CHALLENGE - Write out exactly, with no other output, the lines below from the one that contains "What is the measured separation" through the end.

[Start of SUPPLIED MATERIAL]

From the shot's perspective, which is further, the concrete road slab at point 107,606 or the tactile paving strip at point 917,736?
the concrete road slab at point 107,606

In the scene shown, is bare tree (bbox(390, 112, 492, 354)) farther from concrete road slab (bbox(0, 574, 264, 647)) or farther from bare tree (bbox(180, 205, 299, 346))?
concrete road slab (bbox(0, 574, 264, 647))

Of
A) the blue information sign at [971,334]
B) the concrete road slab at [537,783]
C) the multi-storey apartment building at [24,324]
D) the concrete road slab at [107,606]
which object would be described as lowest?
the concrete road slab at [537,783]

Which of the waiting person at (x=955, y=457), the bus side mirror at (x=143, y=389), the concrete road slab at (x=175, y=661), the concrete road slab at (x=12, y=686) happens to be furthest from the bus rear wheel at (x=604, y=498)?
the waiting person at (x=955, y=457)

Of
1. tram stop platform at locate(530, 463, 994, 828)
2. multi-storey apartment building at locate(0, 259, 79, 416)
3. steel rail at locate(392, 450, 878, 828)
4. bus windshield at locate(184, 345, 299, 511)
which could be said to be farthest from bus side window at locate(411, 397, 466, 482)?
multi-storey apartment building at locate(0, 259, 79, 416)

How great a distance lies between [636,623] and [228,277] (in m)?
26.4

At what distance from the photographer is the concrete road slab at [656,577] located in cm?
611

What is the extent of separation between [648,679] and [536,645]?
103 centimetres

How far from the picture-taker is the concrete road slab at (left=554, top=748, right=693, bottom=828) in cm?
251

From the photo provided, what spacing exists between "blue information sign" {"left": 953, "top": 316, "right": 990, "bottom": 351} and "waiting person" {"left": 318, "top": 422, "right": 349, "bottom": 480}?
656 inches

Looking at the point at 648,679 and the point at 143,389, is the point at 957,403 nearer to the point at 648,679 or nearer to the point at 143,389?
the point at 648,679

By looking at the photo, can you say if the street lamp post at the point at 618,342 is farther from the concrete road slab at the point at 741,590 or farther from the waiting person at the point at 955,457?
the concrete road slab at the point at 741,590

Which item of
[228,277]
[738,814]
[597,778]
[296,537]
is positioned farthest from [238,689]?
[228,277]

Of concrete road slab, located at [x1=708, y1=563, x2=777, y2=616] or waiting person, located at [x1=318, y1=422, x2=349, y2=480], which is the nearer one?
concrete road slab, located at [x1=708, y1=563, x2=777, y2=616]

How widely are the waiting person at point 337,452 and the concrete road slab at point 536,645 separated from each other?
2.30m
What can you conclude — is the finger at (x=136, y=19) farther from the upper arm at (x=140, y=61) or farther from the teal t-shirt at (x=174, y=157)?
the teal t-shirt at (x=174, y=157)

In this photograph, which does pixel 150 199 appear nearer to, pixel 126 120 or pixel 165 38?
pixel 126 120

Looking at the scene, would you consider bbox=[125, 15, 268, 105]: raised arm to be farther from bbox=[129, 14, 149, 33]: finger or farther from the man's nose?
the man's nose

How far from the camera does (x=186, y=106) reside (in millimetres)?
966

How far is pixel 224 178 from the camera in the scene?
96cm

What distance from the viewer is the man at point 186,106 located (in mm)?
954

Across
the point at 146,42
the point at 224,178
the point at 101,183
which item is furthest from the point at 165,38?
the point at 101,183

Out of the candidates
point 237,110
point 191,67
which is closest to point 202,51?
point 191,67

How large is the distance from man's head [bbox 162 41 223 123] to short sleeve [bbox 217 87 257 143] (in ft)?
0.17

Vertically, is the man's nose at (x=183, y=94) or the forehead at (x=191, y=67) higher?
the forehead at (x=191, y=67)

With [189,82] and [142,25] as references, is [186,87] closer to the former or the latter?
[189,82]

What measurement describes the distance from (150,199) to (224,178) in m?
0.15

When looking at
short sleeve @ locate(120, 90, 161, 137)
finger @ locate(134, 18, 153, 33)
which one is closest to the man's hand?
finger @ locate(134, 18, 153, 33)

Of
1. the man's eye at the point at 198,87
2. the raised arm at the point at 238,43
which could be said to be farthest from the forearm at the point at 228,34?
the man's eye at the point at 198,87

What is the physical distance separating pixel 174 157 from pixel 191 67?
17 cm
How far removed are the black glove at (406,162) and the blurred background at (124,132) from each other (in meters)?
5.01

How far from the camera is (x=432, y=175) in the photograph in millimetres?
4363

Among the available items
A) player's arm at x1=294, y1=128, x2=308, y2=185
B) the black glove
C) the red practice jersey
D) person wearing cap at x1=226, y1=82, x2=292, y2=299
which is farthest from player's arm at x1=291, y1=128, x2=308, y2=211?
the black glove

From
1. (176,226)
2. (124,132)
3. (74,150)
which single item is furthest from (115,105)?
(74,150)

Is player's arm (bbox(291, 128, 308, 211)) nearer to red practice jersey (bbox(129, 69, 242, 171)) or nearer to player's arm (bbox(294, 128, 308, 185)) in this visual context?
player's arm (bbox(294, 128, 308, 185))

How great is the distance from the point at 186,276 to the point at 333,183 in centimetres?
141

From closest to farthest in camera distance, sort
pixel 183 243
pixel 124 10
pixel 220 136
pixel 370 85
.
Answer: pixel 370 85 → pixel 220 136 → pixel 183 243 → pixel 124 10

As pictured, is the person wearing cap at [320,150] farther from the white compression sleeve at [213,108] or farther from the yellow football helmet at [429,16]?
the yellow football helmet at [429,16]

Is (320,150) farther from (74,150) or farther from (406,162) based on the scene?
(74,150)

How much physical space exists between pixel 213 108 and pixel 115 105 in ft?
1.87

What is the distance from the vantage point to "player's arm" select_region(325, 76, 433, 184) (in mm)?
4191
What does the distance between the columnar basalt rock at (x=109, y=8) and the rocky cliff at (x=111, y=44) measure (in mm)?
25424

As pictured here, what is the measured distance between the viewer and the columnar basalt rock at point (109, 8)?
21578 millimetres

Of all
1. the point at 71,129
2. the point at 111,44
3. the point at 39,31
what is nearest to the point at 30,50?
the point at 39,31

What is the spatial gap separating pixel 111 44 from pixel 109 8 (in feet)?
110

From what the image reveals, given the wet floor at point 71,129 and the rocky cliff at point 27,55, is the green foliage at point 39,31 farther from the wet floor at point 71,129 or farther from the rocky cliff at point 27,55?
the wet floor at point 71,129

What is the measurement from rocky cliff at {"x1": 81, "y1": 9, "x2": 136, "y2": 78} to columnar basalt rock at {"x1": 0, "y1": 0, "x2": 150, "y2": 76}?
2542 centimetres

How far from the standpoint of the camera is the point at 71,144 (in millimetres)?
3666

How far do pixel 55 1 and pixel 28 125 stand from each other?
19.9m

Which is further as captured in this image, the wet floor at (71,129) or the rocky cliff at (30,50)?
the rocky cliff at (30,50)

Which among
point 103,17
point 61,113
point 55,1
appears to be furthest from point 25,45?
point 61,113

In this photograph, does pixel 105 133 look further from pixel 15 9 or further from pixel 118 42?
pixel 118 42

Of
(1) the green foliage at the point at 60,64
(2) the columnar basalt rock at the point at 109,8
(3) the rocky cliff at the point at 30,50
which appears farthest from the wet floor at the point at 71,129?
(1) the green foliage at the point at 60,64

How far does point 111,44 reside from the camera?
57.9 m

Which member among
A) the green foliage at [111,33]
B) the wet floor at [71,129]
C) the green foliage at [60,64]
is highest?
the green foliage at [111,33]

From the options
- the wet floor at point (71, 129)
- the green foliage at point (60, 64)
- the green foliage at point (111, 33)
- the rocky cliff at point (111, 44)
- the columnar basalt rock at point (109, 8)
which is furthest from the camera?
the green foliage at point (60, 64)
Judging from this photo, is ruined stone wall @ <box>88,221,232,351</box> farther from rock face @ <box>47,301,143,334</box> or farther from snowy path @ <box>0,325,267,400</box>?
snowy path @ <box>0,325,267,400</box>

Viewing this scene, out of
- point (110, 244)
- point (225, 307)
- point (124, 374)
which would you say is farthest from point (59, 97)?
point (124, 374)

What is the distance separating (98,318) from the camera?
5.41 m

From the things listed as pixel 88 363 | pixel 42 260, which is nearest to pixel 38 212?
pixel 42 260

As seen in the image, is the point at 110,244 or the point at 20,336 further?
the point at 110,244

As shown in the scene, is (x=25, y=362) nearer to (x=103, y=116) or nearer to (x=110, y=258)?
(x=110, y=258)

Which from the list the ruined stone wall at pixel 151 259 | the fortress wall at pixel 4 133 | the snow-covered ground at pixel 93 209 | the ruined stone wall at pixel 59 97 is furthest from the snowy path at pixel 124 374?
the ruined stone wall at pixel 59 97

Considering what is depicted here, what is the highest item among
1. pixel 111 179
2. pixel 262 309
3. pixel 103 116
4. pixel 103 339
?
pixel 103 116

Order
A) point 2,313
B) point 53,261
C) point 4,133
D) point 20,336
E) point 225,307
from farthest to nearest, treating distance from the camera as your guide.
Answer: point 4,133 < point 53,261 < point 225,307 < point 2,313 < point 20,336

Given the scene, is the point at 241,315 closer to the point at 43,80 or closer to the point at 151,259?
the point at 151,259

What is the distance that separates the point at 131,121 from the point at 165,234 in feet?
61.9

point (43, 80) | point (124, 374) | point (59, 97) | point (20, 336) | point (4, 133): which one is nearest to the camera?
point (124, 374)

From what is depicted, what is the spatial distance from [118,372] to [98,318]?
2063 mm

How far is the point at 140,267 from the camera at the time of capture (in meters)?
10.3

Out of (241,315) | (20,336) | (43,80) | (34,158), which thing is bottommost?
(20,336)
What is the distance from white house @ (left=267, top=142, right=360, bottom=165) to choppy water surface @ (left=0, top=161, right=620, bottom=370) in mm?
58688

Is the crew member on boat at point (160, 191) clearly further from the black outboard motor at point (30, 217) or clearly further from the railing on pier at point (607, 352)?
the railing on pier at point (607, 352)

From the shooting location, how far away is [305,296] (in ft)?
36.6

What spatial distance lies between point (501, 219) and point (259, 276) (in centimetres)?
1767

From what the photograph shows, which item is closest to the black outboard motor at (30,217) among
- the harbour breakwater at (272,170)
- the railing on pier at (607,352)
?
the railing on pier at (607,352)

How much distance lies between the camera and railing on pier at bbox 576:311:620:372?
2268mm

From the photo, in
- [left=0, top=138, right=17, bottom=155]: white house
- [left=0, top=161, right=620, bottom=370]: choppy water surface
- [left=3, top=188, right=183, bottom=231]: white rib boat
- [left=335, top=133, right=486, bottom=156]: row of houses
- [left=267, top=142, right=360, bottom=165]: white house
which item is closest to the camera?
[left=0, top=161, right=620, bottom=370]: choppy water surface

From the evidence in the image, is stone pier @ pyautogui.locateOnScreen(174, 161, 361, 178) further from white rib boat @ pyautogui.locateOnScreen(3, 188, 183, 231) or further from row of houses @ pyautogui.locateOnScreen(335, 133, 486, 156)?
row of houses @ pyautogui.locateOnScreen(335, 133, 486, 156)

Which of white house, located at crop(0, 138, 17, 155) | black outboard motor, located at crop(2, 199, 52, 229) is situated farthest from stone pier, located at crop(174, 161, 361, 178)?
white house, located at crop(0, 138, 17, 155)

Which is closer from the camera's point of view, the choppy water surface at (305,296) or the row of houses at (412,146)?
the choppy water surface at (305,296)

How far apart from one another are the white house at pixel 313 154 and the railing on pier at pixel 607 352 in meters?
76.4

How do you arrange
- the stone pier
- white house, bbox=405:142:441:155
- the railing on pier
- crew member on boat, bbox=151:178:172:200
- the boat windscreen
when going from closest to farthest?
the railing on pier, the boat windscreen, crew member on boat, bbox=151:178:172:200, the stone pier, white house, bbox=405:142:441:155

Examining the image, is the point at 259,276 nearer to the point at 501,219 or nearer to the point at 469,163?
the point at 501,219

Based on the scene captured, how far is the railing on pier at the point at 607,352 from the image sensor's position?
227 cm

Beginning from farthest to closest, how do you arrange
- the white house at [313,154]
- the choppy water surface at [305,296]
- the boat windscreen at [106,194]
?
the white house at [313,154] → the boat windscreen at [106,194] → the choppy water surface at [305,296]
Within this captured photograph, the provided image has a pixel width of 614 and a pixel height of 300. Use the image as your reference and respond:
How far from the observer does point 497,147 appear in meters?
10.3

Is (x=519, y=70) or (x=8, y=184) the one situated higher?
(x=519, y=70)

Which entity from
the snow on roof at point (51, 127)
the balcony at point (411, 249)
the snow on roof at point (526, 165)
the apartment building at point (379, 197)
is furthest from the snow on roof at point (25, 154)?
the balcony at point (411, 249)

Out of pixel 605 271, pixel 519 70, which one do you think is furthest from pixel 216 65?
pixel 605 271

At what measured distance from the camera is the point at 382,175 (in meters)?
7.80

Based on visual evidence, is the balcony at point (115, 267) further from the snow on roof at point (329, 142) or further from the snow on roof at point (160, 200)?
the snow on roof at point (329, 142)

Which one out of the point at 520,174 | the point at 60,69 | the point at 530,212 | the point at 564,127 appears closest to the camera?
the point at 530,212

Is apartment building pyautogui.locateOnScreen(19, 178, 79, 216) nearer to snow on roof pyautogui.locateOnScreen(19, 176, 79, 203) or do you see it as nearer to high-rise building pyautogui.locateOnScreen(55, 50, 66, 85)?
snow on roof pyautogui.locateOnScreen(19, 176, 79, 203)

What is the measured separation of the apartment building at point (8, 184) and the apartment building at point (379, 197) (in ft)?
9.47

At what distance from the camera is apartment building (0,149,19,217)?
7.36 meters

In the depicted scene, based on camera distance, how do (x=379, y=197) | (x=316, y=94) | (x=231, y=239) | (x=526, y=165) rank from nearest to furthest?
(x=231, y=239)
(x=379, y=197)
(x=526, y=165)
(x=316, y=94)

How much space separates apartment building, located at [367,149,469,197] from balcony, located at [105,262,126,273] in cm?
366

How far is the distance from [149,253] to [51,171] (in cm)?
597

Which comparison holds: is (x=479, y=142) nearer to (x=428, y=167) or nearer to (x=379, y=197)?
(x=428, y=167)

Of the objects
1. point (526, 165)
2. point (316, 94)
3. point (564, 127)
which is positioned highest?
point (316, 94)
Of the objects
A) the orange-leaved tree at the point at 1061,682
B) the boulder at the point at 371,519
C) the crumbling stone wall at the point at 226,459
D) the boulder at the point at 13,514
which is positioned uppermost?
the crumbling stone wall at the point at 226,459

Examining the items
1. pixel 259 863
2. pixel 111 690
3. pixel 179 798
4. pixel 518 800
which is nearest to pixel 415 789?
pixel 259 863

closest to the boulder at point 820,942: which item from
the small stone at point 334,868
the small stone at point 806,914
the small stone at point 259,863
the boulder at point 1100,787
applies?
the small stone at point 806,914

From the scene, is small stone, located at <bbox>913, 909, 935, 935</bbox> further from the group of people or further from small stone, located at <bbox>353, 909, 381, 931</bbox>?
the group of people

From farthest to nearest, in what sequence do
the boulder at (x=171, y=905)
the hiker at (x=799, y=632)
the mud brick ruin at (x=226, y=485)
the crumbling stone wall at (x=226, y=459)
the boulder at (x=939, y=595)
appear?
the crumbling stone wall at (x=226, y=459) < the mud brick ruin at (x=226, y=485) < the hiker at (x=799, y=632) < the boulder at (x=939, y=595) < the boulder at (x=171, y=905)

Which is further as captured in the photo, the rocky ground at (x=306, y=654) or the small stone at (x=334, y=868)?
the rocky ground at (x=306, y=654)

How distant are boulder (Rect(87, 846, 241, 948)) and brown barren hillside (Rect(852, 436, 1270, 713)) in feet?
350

[End of SUPPLIED MATERIAL]

TASK OUTPUT -
What is the measured separation of the apartment building at point (8, 184) and the apartment building at point (379, 197) (in ft)?
9.47

At what distance from the camera is apartment building (0,149,19,217)?
7.36 meters

In the depicted scene, based on camera distance, how do (x=379, y=197) | (x=316, y=94) | (x=231, y=239) | (x=526, y=165) rank from nearest to furthest?
(x=231, y=239)
(x=379, y=197)
(x=526, y=165)
(x=316, y=94)

How much space separates apartment building, located at [367,149,469,197] from balcony, located at [105,262,126,273] in cm?
366

How far is the distance from [149,253] to [51,171] (in cm)?
597

Which comparison holds: is (x=479, y=142) nearer to (x=428, y=167) or nearer to (x=379, y=197)?
(x=428, y=167)

Of the objects
1. point (526, 165)
2. point (316, 94)
3. point (564, 127)
which is positioned highest?
point (316, 94)
Of the objects
A) the orange-leaved tree at the point at 1061,682
B) the boulder at the point at 371,519
C) the crumbling stone wall at the point at 226,459
D) the boulder at the point at 13,514
which is positioned uppermost?
the crumbling stone wall at the point at 226,459

Examining the items
1. pixel 259 863
2. pixel 111 690
3. pixel 179 798
4. pixel 518 800
which is nearest to pixel 415 789?
pixel 259 863

closest to the boulder at point 820,942: which item from
the small stone at point 334,868
the small stone at point 806,914
the small stone at point 259,863
the boulder at point 1100,787
applies?
the small stone at point 806,914

From the scene, is small stone, located at <bbox>913, 909, 935, 935</bbox> further from the group of people or further from small stone, located at <bbox>353, 909, 381, 931</bbox>?
the group of people

From farthest to nearest, in what sequence do
the boulder at (x=171, y=905)
the hiker at (x=799, y=632)
the mud brick ruin at (x=226, y=485)
the crumbling stone wall at (x=226, y=459)
the boulder at (x=939, y=595)
appear?
the crumbling stone wall at (x=226, y=459) < the mud brick ruin at (x=226, y=485) < the hiker at (x=799, y=632) < the boulder at (x=939, y=595) < the boulder at (x=171, y=905)

Which is further as captured in the photo, the rocky ground at (x=306, y=654) or the small stone at (x=334, y=868)?
the rocky ground at (x=306, y=654)

How distant are boulder (Rect(87, 846, 241, 948)) and brown barren hillside (Rect(852, 436, 1270, 713)) in feet?
350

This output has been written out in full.